Hello. I was involved in a recent discussion concerning unemployment tax liens (commonly referred to as MESC liens). The question was this: Do MESC liens expire? As we in the industry know, most liens have a period of expiration. If the lien holder does not attempt to satisfy the debt within a specified time frame, the right to enforce such lien is lost. State, federal, and construction liens all maintain a period of viability, after which time the lien expires. But there is no obvious statutory expiration for unemployment tax liens filed against nonpaying employers. This elusive expiration period will be the topic of this article.
Arts and crafts:
Employers in Michigan are required to contribute to the federal and state employment security system. The Michigan Unemployment Insurance Agency (UIA) is charged with the collection of monies from employers, as well as the day to day administration of such collections. The UIA was formerly known as the Michigan Employment Security Commission (MESC). The name was changed to the UIA in 2003, but many people still refer to the agency using the old MESC labeling.

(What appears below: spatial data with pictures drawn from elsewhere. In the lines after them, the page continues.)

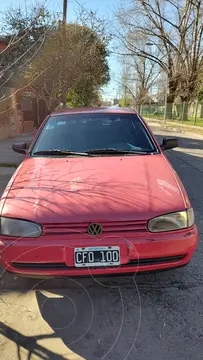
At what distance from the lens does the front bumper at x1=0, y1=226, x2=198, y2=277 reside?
7.86 feet

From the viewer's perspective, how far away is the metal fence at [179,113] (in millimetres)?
30928

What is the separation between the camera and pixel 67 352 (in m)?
2.17

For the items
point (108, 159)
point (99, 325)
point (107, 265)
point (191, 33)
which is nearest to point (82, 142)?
point (108, 159)

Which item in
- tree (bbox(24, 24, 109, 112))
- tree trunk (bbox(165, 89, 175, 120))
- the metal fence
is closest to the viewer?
tree (bbox(24, 24, 109, 112))

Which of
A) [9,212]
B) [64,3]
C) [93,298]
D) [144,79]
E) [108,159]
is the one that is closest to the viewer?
[9,212]

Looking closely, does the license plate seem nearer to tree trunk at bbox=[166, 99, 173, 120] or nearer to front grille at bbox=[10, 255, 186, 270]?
front grille at bbox=[10, 255, 186, 270]

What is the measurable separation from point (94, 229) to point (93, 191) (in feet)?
1.27

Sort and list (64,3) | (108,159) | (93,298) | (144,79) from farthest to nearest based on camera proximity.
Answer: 1. (144,79)
2. (64,3)
3. (108,159)
4. (93,298)

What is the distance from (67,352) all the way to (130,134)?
255 cm

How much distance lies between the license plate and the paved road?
0.48 m

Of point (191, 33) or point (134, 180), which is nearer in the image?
→ point (134, 180)

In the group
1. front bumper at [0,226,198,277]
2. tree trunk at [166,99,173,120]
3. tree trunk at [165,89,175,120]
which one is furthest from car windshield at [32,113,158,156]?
tree trunk at [166,99,173,120]

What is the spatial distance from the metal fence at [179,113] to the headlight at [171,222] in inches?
953

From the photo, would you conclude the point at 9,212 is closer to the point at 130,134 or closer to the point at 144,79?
the point at 130,134
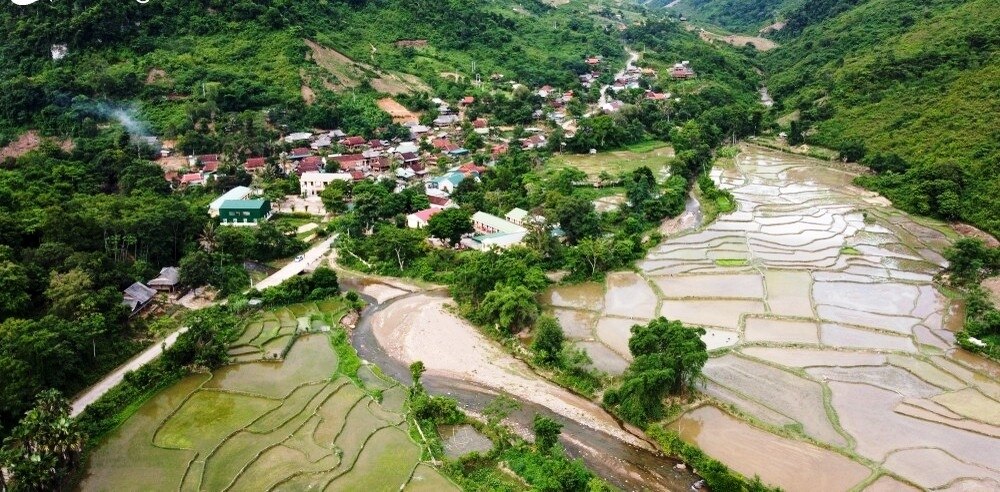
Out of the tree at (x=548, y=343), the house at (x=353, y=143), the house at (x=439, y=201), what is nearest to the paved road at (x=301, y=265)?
the house at (x=439, y=201)

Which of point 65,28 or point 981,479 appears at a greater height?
point 65,28

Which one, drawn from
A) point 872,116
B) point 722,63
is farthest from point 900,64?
point 722,63

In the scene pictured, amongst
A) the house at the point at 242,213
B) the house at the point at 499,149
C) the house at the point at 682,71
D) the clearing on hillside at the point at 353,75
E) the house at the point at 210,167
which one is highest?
the house at the point at 682,71

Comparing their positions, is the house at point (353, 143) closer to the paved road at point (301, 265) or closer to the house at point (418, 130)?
the house at point (418, 130)

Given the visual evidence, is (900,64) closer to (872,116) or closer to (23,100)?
(872,116)

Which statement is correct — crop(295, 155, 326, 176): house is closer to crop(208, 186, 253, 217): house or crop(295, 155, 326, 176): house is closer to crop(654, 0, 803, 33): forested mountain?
crop(208, 186, 253, 217): house

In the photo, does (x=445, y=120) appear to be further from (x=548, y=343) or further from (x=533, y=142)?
(x=548, y=343)
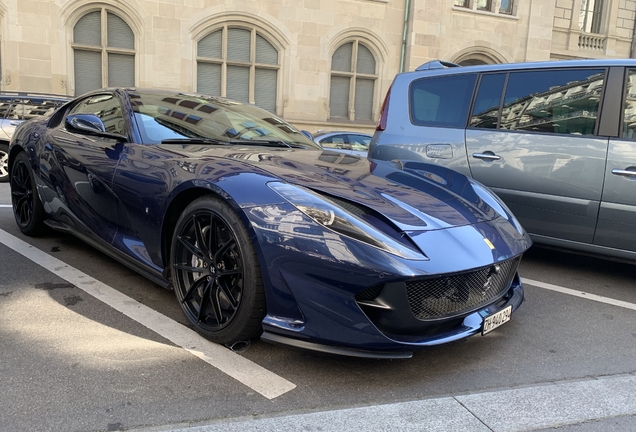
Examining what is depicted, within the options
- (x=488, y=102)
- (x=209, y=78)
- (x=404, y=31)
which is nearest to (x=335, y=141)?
(x=488, y=102)

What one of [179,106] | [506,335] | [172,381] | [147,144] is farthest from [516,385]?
[179,106]

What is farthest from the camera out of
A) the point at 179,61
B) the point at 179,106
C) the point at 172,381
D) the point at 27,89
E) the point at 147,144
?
the point at 179,61

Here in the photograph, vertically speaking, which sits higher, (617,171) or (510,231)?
(617,171)

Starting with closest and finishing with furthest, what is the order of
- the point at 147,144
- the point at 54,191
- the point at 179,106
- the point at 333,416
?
the point at 333,416
the point at 147,144
the point at 179,106
the point at 54,191

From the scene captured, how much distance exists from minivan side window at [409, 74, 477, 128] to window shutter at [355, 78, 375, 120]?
12246mm

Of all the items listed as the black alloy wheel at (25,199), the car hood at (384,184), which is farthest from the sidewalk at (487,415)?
the black alloy wheel at (25,199)

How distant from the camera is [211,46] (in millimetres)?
15000

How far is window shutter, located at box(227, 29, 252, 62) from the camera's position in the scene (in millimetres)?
15180

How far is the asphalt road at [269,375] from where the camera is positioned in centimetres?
210

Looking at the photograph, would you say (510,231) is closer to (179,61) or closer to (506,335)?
(506,335)

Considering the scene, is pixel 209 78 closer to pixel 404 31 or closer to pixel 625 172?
pixel 404 31

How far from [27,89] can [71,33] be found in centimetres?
186

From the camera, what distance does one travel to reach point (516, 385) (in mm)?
2461

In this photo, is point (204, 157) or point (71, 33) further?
point (71, 33)
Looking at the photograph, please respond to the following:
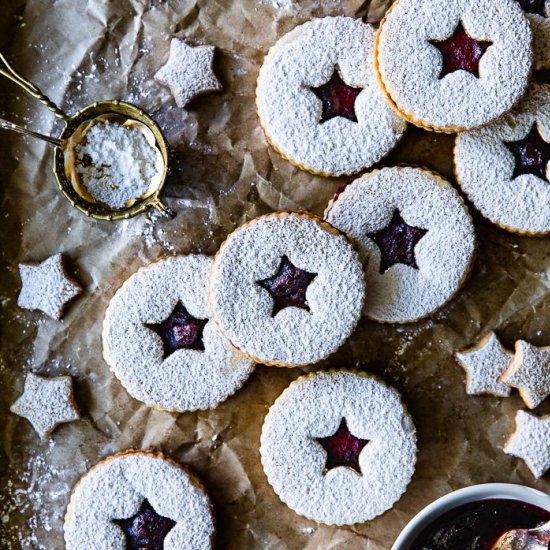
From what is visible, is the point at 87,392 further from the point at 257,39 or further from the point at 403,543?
the point at 257,39

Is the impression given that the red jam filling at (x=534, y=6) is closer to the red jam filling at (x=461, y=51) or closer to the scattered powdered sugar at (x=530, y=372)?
the red jam filling at (x=461, y=51)

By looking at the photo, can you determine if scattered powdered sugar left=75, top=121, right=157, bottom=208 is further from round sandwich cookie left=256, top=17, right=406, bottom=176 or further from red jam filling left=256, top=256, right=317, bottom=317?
red jam filling left=256, top=256, right=317, bottom=317

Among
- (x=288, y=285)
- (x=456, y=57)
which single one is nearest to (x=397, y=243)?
(x=288, y=285)

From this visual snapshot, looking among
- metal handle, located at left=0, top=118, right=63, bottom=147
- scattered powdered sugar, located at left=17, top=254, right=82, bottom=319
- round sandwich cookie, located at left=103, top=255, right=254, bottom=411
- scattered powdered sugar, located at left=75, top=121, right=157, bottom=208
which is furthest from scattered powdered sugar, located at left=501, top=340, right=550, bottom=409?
metal handle, located at left=0, top=118, right=63, bottom=147

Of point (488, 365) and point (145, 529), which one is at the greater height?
point (488, 365)

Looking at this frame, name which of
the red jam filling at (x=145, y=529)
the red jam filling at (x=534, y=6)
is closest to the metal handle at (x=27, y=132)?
A: the red jam filling at (x=145, y=529)

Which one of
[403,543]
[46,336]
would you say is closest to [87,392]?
[46,336]

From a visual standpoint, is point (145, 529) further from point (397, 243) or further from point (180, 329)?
point (397, 243)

If an employer becomes delinquent on its unemployment taxes, the UIA, pursuant to MCL 421.15(e), will have a lien against all personal and real property of the delinquent entity. The notice of lien shall be effective upon its filing with the register of deeds in which property of the employer is located. The lien continues until the liability for that amount or a judgment arising out of the liability is satisfied or becomes unenforceable by reason of lapse of time.
Section 421.15(e), as written, does NOT provide a statute of limitations concerning the Unemployment Agency lien. However, I would like to focus on the segment "or until it becomes unenforceable by reason of lapse of time." This segment indicates that the Unemployment Agency lien does in fact have a date of termination. But what is the date?
The answer may be found within the Revenue Division of Department of Treasury, Chapter 205 of the Michigan Compiled Laws, commonly referred to as the "Revenue Act." I direct your attention to MCL 205.1, which reads: the department is the agency of this state responsible for the collection of taxes and is responsible for all the following: (g) .... to supervise and control the collection of all past due money and accounts owed to this state or to any officer, department, commission, board, or agency of this state.
Additionally, MCL 205.29(1) states, in part, that taxes administered under this act shall be a lien in favor of this state for a period of 7 years, and may be extended for an additional 7 years if a refiling is made within 6 months prior to the expiration of the original 7 year period.
It seems to me that MCL 205.29(1) would be applicable to the UIA tax lien, as well. If the Revenue Division of Department of Treasury sits over the collection of taxes owed to the UIA, the UIA being an agency of the State of Michigan, it seems that a statutory provision contained within the Revenue Act (205.29(1)) would control. Adding to this, the UIA statute (421.15(e)), states that a lien will be unenforceable by reason of "lapse of time."
Currently, the title industry treats UIA liens as if they never expire. This is a very safe and very proper approach. However, the Revenue Act seems to profess that the Revenue Division of the Department of Treasury acts as a "supervisor and controller" of monies owed its numerous agencies. If a lien filed under the Revenue Act expires 7 years after its filing, shouldn't the UIA lien expire after 7 years, as well?
My reading of the statutory provisions had inspired me to write this article. I will continue to pursue this question of expiration of UIA liens until I have an accurate result. I thought some of the readers would find this question interesting. Any input or comments are welcome.